Document passage ▸
>> START
Children

Small boy is 9

It’s time to look back again and wonder, baffled, how small boy has arrived at another birthday. It was the same when he was 8, when he was 7, when he was 6 and the year before that. The years seems to be flying past, it feels like no time since he was the baby who would only sleep wrapped in a fleecy blanket in my arms.

Thriving

Well he’s been in year four at school this year and he’s been florishing, really secure and confident with his friends and his teacher.

His reading is frankly ridiculous at this stage. His reading age has stalled at 12 years old, but I wonder if that’s something to do with how they measure it. He loves fact books and will happily spend a hours just browsing information. He’s recently finished The Moondial, but mainly loves really silly stories and adventures with monsters.

More important than his academic strengths, marvellous as they are, his strong friendships remain steady and largely without disruption. He’s got a little group, somewhat dynamic, of a few core friends and about the same number of other kids who join in sometimes. He’s definitely got some best mates which is lovely to see. With his two best mates, they’ve started to have sleepovers and one of them has joined the rugby team. The three of them are very tight, but not to the exclusion of everyone else.
>> END
Challenges ▸
**a.** From the birthday post, list each kind of reading material or book that the boy is said to enjoy or to have read.
**b.** According to the birthday post, what reading age has the boy's reading stalled at?

Supplied entries ▸
>> START
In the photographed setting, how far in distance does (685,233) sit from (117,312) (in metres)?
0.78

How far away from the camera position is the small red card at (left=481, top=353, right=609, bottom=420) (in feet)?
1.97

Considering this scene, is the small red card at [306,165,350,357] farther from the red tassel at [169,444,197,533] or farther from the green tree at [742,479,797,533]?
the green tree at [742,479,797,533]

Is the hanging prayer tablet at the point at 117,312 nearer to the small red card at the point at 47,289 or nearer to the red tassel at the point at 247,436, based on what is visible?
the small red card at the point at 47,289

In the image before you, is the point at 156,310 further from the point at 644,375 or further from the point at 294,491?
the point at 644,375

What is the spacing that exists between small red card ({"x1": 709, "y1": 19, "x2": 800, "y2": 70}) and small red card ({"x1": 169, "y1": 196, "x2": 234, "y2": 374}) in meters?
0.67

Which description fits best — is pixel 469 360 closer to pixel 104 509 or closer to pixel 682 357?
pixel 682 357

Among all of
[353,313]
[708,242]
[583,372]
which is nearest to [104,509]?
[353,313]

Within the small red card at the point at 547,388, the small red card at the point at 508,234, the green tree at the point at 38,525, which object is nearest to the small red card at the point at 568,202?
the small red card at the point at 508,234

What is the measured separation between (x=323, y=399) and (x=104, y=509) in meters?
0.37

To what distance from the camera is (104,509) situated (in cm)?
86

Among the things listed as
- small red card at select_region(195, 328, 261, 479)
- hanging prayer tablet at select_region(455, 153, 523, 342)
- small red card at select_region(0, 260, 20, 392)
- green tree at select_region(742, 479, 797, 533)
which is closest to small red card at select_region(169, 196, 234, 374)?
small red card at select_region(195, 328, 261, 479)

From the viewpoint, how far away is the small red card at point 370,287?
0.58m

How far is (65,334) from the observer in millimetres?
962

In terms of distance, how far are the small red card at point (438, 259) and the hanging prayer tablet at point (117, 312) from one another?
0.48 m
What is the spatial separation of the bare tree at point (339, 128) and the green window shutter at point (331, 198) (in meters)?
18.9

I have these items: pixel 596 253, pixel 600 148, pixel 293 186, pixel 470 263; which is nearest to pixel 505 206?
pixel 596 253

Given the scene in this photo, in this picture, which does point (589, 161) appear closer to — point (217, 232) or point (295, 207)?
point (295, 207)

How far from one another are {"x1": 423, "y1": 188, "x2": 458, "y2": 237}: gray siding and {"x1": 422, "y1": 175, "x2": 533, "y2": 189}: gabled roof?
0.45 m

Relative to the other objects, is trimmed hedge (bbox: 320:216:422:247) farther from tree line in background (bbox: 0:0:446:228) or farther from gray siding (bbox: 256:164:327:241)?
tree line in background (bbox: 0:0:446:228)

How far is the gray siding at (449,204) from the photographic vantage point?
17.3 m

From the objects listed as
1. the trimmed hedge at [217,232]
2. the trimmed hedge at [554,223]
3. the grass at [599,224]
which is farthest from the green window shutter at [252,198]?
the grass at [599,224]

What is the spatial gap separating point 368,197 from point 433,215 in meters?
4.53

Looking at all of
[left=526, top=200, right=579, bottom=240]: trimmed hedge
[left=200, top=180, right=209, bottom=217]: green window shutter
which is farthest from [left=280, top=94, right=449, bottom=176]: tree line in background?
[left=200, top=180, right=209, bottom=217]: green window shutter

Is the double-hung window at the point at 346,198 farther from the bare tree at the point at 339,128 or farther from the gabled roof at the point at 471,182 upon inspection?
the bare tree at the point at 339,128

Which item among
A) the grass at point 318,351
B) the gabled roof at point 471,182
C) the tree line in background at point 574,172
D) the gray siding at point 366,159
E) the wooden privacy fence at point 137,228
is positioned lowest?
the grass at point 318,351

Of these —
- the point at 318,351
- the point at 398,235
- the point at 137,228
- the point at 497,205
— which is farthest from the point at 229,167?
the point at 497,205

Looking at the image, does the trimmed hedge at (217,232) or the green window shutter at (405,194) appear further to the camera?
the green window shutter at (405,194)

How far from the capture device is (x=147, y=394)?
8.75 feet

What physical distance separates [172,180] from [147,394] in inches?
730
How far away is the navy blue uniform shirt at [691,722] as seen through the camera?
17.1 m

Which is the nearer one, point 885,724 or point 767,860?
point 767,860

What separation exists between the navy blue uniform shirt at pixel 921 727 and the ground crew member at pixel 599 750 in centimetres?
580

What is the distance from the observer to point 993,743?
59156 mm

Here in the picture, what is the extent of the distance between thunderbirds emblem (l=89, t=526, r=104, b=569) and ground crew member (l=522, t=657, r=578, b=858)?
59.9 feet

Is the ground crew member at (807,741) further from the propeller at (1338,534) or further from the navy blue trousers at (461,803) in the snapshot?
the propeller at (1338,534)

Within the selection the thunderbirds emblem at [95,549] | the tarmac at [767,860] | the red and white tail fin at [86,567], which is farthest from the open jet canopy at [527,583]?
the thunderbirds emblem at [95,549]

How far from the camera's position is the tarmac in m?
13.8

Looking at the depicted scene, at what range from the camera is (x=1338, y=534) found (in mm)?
>> END
Task-by-task outputs ▸
**a.**
- Fact books
- The Moondial
- Really silly stories
- Adventures with monsters

**b.** 12 years old